# Restaurant Performance & Menu Optimization Analysis

# Project Overview

This project analyzes a quarter’s worth of transactional order data from a fictitious restaurant serving international cuisine to evaluate menu performance, revenue drivers, and operational efficiency. The goal is to move beyond descriptive insights and deliver clear, data-backed recommendations that improve profitability and operational decision-making.

Using transaction-level order data, this analysis identifies underperforming menu items, high-value orders, peak and off-peak demand periods, and cuisine-level opportunities for menu optimization and staffing alignment.

# Business Problem

Restaurants often face margin pressure due to menu bloat, inefficient staffing, and misalignment between customer demand and operational resources. Without data-driven insights, decisions around menu changes and staffing levels are typically based on intuition rather than evidence.

This project addresses the following core questions:

Which menu items and categories truly drive value?

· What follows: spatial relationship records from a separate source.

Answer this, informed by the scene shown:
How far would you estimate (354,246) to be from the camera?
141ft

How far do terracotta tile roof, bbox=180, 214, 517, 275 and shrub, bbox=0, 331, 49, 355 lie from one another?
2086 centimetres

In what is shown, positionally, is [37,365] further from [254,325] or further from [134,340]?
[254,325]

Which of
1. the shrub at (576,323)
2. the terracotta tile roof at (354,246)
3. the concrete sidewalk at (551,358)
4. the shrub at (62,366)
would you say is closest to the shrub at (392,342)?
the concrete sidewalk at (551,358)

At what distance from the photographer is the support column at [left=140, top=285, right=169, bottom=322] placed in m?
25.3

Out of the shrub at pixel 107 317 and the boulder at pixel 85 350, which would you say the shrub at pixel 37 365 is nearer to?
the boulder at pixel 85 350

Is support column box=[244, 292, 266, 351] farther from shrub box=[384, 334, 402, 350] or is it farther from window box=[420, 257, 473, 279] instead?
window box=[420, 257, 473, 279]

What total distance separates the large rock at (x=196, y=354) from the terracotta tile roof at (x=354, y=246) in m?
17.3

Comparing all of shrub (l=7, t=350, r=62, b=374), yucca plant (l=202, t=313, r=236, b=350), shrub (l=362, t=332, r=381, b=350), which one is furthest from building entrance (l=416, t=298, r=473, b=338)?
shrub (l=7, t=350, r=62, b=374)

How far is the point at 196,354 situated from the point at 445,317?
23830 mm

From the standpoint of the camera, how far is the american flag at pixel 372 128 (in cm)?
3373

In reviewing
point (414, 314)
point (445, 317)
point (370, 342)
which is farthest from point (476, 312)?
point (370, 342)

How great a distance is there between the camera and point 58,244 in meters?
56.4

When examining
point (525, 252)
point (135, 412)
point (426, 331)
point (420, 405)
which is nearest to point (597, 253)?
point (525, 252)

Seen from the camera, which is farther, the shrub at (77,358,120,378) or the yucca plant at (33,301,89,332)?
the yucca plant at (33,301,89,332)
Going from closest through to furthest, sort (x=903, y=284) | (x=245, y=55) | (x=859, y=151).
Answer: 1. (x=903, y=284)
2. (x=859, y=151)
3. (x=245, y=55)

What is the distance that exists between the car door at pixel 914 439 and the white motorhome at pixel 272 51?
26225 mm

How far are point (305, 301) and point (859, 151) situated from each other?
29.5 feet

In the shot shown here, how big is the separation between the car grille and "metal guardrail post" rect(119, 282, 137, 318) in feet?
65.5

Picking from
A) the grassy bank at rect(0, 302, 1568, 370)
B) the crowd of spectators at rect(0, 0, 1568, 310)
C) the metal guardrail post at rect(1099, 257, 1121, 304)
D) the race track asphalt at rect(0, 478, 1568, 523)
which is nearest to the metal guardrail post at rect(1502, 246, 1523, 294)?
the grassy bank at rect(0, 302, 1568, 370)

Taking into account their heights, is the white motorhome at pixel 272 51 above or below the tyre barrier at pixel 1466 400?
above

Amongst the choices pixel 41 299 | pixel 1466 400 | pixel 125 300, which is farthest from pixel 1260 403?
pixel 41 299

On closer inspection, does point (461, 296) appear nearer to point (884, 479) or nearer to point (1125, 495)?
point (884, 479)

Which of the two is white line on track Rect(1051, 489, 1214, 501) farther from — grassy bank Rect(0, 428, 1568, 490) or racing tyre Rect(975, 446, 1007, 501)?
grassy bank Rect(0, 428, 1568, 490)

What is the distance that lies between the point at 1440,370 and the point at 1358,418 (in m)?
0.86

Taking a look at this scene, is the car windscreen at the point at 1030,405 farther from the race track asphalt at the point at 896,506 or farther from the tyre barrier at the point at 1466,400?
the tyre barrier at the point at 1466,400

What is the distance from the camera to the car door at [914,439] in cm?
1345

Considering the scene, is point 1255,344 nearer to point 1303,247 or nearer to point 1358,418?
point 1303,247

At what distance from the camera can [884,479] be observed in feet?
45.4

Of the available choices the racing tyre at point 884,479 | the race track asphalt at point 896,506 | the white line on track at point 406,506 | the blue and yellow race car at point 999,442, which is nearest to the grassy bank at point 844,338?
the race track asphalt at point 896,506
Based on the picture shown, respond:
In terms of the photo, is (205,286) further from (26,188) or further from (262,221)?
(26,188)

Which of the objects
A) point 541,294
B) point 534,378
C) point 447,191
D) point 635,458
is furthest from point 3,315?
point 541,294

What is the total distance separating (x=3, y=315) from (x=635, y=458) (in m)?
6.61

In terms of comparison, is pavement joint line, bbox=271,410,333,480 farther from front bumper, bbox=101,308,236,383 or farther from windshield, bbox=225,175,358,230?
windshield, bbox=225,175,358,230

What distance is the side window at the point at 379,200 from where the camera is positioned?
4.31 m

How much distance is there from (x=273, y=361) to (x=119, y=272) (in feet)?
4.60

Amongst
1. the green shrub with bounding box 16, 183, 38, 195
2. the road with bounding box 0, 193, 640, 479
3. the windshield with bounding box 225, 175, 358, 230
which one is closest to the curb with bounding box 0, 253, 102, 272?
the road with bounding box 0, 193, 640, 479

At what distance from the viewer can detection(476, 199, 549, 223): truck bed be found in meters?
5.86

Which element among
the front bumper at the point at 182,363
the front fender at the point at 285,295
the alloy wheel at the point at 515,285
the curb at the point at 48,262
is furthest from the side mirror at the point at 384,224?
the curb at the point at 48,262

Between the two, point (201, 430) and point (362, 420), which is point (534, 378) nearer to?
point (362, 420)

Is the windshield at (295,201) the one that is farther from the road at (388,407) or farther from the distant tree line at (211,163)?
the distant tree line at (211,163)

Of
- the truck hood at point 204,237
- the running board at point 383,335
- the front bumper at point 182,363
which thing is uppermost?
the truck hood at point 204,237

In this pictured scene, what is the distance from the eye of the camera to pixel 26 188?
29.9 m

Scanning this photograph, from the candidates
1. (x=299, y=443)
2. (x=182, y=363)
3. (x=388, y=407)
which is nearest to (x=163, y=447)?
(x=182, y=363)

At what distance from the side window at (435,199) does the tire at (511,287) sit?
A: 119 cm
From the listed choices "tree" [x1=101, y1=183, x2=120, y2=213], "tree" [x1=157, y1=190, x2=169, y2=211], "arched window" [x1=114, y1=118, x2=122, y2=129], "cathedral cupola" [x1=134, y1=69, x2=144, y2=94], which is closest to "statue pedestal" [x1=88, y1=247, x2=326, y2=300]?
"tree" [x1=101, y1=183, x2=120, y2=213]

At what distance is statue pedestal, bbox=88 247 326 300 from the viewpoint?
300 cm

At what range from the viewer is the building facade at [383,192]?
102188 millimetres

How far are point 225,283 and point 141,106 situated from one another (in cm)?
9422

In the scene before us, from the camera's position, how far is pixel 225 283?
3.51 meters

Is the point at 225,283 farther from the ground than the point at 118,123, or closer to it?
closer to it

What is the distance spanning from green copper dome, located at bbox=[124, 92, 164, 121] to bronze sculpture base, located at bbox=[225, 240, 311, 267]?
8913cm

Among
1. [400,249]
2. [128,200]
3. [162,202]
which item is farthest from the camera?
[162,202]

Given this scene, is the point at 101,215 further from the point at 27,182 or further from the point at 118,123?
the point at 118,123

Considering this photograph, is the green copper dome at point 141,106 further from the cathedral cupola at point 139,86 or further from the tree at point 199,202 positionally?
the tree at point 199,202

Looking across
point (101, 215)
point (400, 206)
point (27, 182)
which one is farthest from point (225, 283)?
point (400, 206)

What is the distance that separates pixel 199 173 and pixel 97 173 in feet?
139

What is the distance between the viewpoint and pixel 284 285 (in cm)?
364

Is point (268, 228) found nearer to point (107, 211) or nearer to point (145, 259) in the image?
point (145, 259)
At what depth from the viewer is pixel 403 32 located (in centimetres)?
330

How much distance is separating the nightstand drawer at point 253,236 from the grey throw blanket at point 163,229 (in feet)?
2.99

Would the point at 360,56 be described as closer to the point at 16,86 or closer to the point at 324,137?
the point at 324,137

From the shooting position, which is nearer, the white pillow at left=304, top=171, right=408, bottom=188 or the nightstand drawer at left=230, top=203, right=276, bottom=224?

Where are resources being allocated inefficiently?

How can menu and staffing decisions be optimized to improve profitability?

# Project Objectives

1. Identify high- and low-performing menu items based on order volume and revenue contribution.

2. Analyze category- and cuisine-level performance to uncover demand patterns.

3. Examine high-spend orders to understand purchasing behavior and revenue concentration.

4. Evaluate temporal ordering trends to identify peak and off-peak periods.

5. Assess operational efficiency by aligning order volume with staffing demand.

6. Provide actionable recommendations for menu optimization and staffing adjustments.

In [19]:
#Import necessary modules
import pandas as pd
import os
import sqlite3

In [20]:
# Connect to the SQLite database
db_path = os.path.join(os.getcwd(), 'restaurant_performance.db')
conn = sqlite3.connect(db_path)
cursor = conn.cursor()


In [21]:
# Create tables and load data from CSV files
# Create menu_items table
cursor.execute("""
    CREATE TABLE IF NOT EXISTS menu_items (
        menu_item_id INTEGER PRIMARY KEY,
        item_name TEXT,
        category TEXT,
        price REAL
    )
""")

# Create order_details table
cursor.execute("""
    CREATE TABLE IF NOT EXISTS order_details (
        order_details_id INTEGER PRIMARY KEY,
        order_id INTEGER,
        order_date DATE,
        order_time TIME,
        item_id INTEGER
    )
""")

# Load menu_items from CSV
menu_df = pd.read_csv('Restaurant Orders/menu_items.csv')
menu_df.to_sql('menu_items', conn, if_exists='replace', index=False)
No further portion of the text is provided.